Selasa, 18 Februari 2014

Perjudian

Taruhan itu telah dipasang, tak bisa ditarik. Di tepi meja ia harap harap cemas pada hasil perjudian. ia bertaruh besar, semua sisa uangnya. Sebenarnya ia bukan orang yang pendek pikir dengan mempertaruhkan semua uang yang tersisa, namun dalam hal bertaruh, ia percaya bahwa walaupun pada akhirnya ia harus kalah, ia tak pulang sebagai penjudi picisan yang menolak tantangan.

Perjudian dimainkan, kartu-kartu yang telungkup itu dibukakan, dan ia menelan kekalahan. Lawannya tersenyum mencibir menghinakan, dengan pandangan mata yang berkata "Kalah sudah, pulang sajalah". Ia membalas, senyum sungging meremehkan, yang berkata "Yang penting aku tak takut kalah, makan saja semua yang tadi kupasang". Tapi sayang, mata bukanlah pembual yang hebat. di sudut matanya tergaris juga tanda penyesalan. Dalam hati ia tetap menghibur diri "Bukan soal menang kalah, atau uang yang lenyap. Pun aku kalah sebagai penjudi besar."

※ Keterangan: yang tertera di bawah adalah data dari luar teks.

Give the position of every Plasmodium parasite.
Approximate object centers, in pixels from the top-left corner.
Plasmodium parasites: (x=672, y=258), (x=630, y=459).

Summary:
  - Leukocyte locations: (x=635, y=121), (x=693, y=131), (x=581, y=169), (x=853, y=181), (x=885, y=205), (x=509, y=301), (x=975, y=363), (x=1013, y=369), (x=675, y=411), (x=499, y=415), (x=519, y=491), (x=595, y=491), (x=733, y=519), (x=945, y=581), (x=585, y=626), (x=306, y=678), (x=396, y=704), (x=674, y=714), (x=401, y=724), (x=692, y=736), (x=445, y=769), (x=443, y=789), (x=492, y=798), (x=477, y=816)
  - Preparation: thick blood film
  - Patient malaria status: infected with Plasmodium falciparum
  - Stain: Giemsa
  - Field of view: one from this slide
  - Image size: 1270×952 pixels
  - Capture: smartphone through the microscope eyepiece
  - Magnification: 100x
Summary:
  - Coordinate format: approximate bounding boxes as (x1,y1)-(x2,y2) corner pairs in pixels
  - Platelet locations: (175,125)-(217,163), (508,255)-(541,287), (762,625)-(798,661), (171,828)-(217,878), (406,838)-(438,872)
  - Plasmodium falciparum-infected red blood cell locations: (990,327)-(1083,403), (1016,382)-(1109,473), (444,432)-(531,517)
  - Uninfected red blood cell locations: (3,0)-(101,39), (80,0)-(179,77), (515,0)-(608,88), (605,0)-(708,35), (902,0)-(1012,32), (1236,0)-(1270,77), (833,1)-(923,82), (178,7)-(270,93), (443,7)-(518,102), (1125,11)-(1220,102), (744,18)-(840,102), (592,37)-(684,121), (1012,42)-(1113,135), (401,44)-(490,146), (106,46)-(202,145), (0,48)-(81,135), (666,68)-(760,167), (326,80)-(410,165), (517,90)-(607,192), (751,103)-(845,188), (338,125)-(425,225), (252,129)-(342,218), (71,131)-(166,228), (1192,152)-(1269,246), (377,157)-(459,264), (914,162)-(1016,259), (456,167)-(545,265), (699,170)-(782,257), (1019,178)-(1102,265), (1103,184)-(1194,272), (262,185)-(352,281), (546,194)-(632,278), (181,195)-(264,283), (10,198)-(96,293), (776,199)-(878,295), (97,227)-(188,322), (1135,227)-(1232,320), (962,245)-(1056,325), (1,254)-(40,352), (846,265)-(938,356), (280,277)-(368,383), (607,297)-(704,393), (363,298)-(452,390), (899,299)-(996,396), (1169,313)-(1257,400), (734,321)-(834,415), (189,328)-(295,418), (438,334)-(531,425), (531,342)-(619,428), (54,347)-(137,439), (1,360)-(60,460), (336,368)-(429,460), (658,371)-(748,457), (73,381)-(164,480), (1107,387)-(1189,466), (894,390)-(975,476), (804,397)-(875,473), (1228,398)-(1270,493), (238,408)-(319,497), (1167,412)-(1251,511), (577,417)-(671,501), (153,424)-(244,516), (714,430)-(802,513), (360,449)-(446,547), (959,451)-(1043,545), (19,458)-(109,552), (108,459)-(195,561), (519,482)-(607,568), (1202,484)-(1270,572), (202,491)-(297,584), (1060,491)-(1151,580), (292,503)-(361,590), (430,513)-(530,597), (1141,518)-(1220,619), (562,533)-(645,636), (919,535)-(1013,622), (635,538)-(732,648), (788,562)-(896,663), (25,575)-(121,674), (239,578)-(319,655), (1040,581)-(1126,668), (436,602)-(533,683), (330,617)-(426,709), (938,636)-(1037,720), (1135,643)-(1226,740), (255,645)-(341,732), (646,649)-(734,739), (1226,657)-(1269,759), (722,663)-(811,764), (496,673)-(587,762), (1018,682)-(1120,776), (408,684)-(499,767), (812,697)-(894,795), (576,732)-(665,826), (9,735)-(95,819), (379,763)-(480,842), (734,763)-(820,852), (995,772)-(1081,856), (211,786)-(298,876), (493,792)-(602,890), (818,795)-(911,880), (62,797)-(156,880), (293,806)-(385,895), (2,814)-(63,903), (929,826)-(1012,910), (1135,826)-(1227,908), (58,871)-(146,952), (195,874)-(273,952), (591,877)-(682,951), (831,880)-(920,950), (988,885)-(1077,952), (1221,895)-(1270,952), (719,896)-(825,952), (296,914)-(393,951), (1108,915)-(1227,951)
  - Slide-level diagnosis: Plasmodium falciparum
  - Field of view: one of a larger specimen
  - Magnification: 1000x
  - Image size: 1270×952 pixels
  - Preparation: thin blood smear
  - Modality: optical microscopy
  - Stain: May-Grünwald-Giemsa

Ia berdiri, memakai mantel, lalu pamit, rumahnya cukup jauh dari tempat perjudian itu untuk ditempuh dengan berjalan kaki. Ditambah malam yang terlalu dingin dan ngeri untuk dilewati sendiri. Tapi apa mau dikata, ia tetap melangkah berjalan.

Baru berjalan sekitar tiga blok, ia mulai lelah. Mungkin raut kesal di sudut mata itu juga yang membebankannya. Jalan kerumah masih sekitar enam blok lagi. Di sebrang jalan taksi kumal menganggur, supirnya masih terjaga. namun pada saat itu juga ia sadar, yang supir taksi butuhkan adalah uang, dan ia tidak memilikinya. Supir taksi juga takan peduli pada status si penjudi besar. Mungkin malah meremehkan. Karena supir taksi itu kini lebih kaya darinya. Walaupun si supir hanya tinggal punya satu sen dari kembalian rokok. Karena si penjudi itu tak punya lagi suatu hal yang bisa dinilai. Diluar rumah judi, penjudi besar itu bukan apa-apa. Dunia yang lebih besar mengalahkannya. Tapi ia tetap saja melangkah ke seberang jalan. Menghampiri taksi yang mangkal sendirian itu.

Tak lama terdengar suara letusan. Sebagian penghuni blok yang masih terjaga, dan dibuat kembali berjaga, berlarian keluar. Mereka mengerubungi taksi yang tadi mangkal sendirian diseberang jalan itu. Kacanya memerah, bercak darah, dan supirnya kini berlubang dahinya. Dari lubang itu mengalir darah juga, menetes jatuh kedua sisi pipi, lalu terus turun ke lantai lantai taksi yang berdebu.

Penduduk yang berkerumun itu mencoba mencari sebab. Tapi lebih banyak yang melakukan hal yang tak perlu. Turun prihatin namun hanya bisa memandangi. Malam yang dingin membuat mereka enggan lari mencari ke arah yang lebih jauh. Disekitar blok itu, nyatanya sudah sepi. Ada juga diantaranya yang menelfon pihak berwenang, namun agak terlambat memang.

Dan si penjudi besar kini sudah berpindah jauh, dari tempat taksi tadi ia berlari ke belokan di ujung jalan, dan terus berlari hingga dua blok jauhnya, selanjutnya ia berjalan. Ternyata ia berbalik kembali ke arah rumah perjudian.